Geselchte Affen oder die Milch ist schlecht

Riese Kaffeebecher

Die Grenze zwischen Erträglich und Unerträglich dürfen Sie sich vor allem nicht als begreifbar vorstellen. Es ist eher so, dass alles so ist wie vorher, nur dass sich Verbindungen gelöst haben oder manche Dinge nicht mehr gehen, was der/die Betroffene und seine/ihre Umgebung erst recht nicht beziehungsweise nur unter gewissen Umständen und bei bestimmten Gelegenheiten bemerkt. Sie kennen das: Die Milch ist schlecht. Die Milch steht ganz friedlich in ihrer Flasche im Kühlschrank. Sie sieht aus wie immer. In der Früh greifen sie in den Kühlschrank, um einen Schuss Milch in den Kaffee zu geben und dann sehen Sie diese kleinen Flocken im schwarz bleibenden Kaffee und Sie wissen, die Milch ist verdorben.

Das, was als eine milchig weiße Einheit ausgesehen hat, entpuppt sich als Gemisch. Die Teile des Gemischs haben sich getrennt. In aller Stille und endgültig. Aus einer schlecht gewordenen Milch können sie keine genießbare Milch mehr machen. Da können Sie sich halbtot schütteln. Nichts zu machen.
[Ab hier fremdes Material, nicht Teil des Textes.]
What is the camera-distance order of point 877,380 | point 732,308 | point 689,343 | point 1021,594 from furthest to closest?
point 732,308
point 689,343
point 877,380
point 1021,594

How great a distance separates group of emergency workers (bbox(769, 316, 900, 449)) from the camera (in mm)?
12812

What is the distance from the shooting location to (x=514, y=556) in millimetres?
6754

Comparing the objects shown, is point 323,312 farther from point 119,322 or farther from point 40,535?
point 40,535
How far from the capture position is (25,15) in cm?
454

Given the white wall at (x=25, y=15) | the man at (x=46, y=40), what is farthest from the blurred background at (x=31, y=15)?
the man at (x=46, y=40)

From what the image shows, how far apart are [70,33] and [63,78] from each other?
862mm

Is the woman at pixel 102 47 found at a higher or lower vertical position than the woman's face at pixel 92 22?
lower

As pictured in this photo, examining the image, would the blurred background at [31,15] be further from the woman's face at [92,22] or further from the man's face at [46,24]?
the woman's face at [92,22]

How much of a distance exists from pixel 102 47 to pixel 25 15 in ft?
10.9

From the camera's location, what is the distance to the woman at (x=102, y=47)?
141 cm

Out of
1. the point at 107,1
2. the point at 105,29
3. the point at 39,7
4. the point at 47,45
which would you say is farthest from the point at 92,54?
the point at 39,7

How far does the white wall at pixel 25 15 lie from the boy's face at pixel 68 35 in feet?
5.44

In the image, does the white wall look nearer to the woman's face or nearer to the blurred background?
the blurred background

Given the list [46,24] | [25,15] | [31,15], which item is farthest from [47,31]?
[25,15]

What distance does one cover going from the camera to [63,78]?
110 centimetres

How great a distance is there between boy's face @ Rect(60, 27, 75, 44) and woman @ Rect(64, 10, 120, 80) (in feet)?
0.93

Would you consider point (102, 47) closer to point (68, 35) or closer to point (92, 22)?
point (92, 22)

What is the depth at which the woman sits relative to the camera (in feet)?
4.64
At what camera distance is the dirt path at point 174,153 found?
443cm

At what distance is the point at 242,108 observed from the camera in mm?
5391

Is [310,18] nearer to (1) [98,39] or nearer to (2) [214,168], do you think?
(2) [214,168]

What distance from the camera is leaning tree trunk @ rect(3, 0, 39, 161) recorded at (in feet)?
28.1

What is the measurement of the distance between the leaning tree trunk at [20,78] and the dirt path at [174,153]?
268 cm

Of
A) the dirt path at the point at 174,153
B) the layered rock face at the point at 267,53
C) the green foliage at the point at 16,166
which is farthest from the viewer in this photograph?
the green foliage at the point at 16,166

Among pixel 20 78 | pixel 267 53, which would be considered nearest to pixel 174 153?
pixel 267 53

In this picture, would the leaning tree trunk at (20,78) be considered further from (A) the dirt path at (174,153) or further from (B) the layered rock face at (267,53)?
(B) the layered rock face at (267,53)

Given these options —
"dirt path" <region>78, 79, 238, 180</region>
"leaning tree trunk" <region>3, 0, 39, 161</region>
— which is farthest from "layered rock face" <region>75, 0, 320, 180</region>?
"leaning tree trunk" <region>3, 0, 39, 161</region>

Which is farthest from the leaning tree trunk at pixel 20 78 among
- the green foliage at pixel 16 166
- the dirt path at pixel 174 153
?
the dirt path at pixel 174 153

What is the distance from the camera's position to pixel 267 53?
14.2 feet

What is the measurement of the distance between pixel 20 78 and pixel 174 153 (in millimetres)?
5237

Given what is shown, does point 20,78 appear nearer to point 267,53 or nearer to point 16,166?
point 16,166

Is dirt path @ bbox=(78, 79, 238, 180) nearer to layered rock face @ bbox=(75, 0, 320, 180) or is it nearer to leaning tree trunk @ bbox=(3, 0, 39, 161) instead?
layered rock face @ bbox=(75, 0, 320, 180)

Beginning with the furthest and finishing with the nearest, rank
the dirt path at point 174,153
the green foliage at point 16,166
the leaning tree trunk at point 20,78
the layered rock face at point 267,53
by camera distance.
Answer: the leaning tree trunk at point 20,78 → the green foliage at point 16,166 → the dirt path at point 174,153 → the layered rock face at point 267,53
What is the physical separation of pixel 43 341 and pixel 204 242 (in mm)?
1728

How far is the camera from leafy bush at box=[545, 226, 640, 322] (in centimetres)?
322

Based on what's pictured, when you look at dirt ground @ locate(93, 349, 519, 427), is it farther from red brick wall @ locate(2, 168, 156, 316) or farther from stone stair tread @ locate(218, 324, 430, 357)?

Umso ärgerlicher, wenn Experten für das Menschliche Ihnen den mondgesichtigen Rat geben: Immer fest schütteln. Es wird schon wieder! Hass flammt auf. Hilflosigkeit. Schlecht. Mir wird schlecht. Kopfweh, Schwindel, Erbrechen. Migräne. Medikamente. Injektionen. Dann kommt das Leben zurück. Man hat wieder Appetit auf eine Wurtsemmel, eine Zigarette, ein Glas Bier, man ist wieder zurück in der Arena des Konsums und das Leben geht weiter. Na also. So ernst kann die Sache nicht gewesen sein. Das stimmt und stimmt auch nicht, denn ein Trauma ist per se jenseits von Ernst und Nichternst. Leiden, Schmerz, Hass, Wut, Trauer, alle Gefühle sind noch, um im zuvor gewählten Bild zu bleiben “Milch”. Das Unerträgliche liegt nicht in den Ereignissen sondern in den Bedeutungen. Jaques Lacan hat entdeckt, dass das Objekt untrennbar mit seiner Bedeutung verbunden ist. Die Mutter ist “die Mutter”. Das ist so einfach und im Denken schwer durchzuhalten, dass er selbst verrückt geworden ist. Aber es war der richtige Ansatz.

Ein anderes Bild: Ein Haustier, ein Äffchen verschwindet unter mysteriösen Umständen und taucht am Markt als geselchtes Wildfleisch wieder auf. Es liegt, ausgeweidet, aber sonst intakt, mitsamt den Haaren, als schwarz geselchtes Wildfleisch auf einem Berg von Geselchtem und wird von Hausfrauen nach Fettgehalt, Fleischanteil und Raffinesse der verwendeten Gewürze begutachtet und gemustert wird. Das Kind, dessen Haustier das Äffchen war, hat an einem Detail – ein eingerissenes Ohr – sofort erkannt, dass es sein Äffchen ist. Nach dieser grausige Entdeckung, dass für mich jeder Zweifel ausgeschlossen, dass es sich um mein Äffchen handelt, ist nichts mehr wie zuvor und doch ist alles wie zuvor: Der Naschmarkt ist der Naschmarkt, um 16 Uhr habe ich Klavierstunde, danach ist Abendessen. Ich muss mich beeilen, sonst komme ich zu spät in die Stunde. Man hat ein Haustier. Normal. Es verschwindet eines Tages. Traurig, kommt aber vor. Am Markt wird Fleisch, geselchtes Fleisch angeboten. Nichts Besonderes. Das Fleisch wird gemustert, begutachtet, gekauft, heimgetragen und als Speise zubereitet. Nichts Besonderes.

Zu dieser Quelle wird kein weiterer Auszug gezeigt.